Write out the part of the school reunion passage between "And it’s curious" and "is lost forever.", inclusive, word for word.

> _Text to read_
##########

The glorious Salutation, designed by Lutyens, where I often played as a child, and the best birthday party ever was held

And it’s curious how facts can get distorted. Carolyn’s cousin clan begins to discuss their family history, and her older sister Jan says, ‘Our great grandfather was a Brook.’ It’s noisy in the school hall, and Carolyn hears this as, ‘Our great grandfather was a crook’. I, on the other hand, hear it as ‘…was a drunk.’ We discover our mistakes just in time before his reputation is lost forever.

The cauldron of my own past is now being stirred with a long stick. As discussion progresses amongst the assembled guests, sediment from the bottom of the pot floats up and colours the liquid above, producing feelings, vague memories, things that I can almost taste and smell but not name.

We pore over photos, trying to sort out names and faces, and ponder the geography of the school, which has changed. The playground is bigger now, but we recall its former shape, and how it held us all safely at break, the five-barred gate shut firmly while we played. How curious the games seemed to me when I first arrived at school, until I was initiated into them: ‘Farmer may I cross your Golden River?’ ‘What’s the Time Mr Wolf?’ ‘Grandmother’s Footsteps’ and ‘Witches and Fairies’. The agony when you waited to be chosen to be on someone’s side, and the excitement when you could finally take part. I also learnt fortune-telling by counting the stones on the plate after stewed prunes at lunchtime: Who will I marry? Tinker, tailor, soldier, sailor, rich man, poor man, beggar man, thief! What will I get married in? Silk, satin, cotton rags. How will I travel to the wedding? Coach, car, carriage, dustcart. I suspect this kick-started my later interests in Tarot cards and astrology!

##########

Spatial relationship records
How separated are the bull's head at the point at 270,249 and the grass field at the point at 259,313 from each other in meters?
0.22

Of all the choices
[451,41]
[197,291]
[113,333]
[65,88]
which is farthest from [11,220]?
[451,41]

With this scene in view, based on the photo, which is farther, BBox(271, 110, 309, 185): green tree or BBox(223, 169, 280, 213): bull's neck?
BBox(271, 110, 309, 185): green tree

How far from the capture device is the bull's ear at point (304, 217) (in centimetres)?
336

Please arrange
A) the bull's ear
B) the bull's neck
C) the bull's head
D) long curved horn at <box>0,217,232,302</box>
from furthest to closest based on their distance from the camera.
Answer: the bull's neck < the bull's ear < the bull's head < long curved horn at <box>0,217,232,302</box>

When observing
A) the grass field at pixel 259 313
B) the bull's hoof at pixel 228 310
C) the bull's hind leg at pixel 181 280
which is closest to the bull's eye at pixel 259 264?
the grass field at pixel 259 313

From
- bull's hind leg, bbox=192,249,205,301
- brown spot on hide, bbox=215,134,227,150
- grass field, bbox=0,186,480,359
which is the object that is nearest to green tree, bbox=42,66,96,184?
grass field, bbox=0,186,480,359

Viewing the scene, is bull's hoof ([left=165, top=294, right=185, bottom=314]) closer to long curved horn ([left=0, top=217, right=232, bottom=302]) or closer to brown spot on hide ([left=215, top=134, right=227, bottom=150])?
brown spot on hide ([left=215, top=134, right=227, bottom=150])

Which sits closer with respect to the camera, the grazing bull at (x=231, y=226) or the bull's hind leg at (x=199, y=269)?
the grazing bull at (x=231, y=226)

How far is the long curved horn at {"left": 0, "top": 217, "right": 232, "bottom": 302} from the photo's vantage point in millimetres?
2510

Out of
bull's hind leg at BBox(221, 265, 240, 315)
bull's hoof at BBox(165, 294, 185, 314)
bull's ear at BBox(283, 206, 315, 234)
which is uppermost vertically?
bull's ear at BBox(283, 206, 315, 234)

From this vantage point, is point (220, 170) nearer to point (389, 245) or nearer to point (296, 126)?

##########

> _Answer in full_
And it’s curious how facts can get distorted. Carolyn’s cousin clan begins to discuss their family history, and her older sister Jan says, ‘Our great grandfather was a Brook.’ It’s noisy in the school hall, and Carolyn hears this as, ‘Our great grandfather was a crook’. I, on the other hand, hear it as ‘…was a drunk.’ We discover our mistakes just in time before his reputation is lost forever.